CI5plus includes downloadable data with histological subtype for 16 cancers (the choice was for sites where histology is thought to imply differences in etiology). Groupings into these sites is made based upon the allocated histology code (usually, the morphology codes from ICD-O), and is therefore available only for registries that were able to provide at least 15 years worth of data coded to ICD-O (or a schema convertible to it). Hence, some very high-quality registries, with very long time series, may be omitted (e.g., Finland). Some care is required when using the detailed database and when comparing incidence rates for histological subtypes of cancers. The values for the specified histological types will be greatly influenced by the proportion of ‘unspecified’ cases at a given site.
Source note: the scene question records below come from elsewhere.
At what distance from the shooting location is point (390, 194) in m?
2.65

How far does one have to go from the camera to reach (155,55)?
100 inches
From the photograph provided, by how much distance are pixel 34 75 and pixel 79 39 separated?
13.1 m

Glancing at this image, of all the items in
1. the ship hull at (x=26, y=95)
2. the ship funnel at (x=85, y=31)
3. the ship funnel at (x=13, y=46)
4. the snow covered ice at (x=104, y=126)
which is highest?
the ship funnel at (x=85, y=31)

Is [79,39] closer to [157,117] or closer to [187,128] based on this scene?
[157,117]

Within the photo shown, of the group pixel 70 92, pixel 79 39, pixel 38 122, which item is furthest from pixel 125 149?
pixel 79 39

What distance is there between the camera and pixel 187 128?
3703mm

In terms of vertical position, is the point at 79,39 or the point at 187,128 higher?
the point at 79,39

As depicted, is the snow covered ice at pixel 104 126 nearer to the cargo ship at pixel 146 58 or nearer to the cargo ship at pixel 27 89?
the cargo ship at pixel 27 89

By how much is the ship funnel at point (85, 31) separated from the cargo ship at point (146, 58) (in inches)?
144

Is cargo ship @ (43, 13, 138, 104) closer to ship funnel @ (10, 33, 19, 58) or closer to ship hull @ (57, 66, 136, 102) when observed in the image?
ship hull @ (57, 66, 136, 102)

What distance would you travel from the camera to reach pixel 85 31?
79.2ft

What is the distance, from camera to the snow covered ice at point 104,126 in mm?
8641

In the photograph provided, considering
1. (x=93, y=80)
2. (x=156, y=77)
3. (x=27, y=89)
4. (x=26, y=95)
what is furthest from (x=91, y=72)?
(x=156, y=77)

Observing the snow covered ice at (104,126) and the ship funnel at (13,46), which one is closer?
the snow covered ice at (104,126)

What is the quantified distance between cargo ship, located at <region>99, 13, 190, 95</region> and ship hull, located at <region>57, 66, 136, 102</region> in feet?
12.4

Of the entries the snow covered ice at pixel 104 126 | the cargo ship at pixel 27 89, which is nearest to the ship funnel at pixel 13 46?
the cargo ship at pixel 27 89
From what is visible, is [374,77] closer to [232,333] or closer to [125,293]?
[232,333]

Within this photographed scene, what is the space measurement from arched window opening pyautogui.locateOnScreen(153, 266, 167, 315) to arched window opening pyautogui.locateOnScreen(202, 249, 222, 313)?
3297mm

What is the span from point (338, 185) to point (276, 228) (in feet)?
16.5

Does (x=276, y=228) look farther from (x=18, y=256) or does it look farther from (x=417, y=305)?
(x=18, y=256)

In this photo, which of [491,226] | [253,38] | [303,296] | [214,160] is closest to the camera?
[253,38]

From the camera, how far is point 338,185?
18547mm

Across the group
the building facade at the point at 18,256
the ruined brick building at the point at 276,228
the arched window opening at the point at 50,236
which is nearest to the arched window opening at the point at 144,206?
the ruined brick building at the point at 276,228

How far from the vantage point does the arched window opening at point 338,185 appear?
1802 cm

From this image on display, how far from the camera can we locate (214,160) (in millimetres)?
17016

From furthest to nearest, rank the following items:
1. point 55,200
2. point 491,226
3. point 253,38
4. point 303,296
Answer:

The user is advised either to select datasets with few cases in the ‘missing’ categories or to make an appropriate adjustment before comparing rates. Thus, in the examples shown in this article, trends in specified histological subtypes is accompanied by a review of those in other, or unspecified types, to ensure that observed trends are not simply the consequence of changes in completeness of ascertainment or coding.
The CI5 database includes data on cancer incidence collected by population-based cancer registries over some 50 years. Such data are fundamental elements of research into causation. Traditionally, observed differences in incidence (geographically, over time, in population subgroups) are used to formulate hypotheses that might explain them and that can be tested by further study. Such statistics are also essential components in the planning and evaluation of cancer control programmes.32 The work of the worldwide network of cancer registries is recognised in this database, and merits gratitude not only from investigators who use the information they provide but also from all those who may benefit from the increase in our knowledge of cancer patterns and trends.
The authors wish to thank all the contributing cancer registries and, in particular, those who agreed to make their results available through CI5plus, at a level of detail not hitherto possible in the printed volumes. The authors also would like to recognise and acknowledge the work of the 22 editors who were involved in collecting, evaluating and preparing the data appearing in one or more of the nine volumes of CI5. Particular thanks are due to the late Sir Richard Doll, who was in large measure responsible for bringing to fruition the idea of creating a source of comparable international data on cancer incidence for the purposes of research into cancer cause and prevention.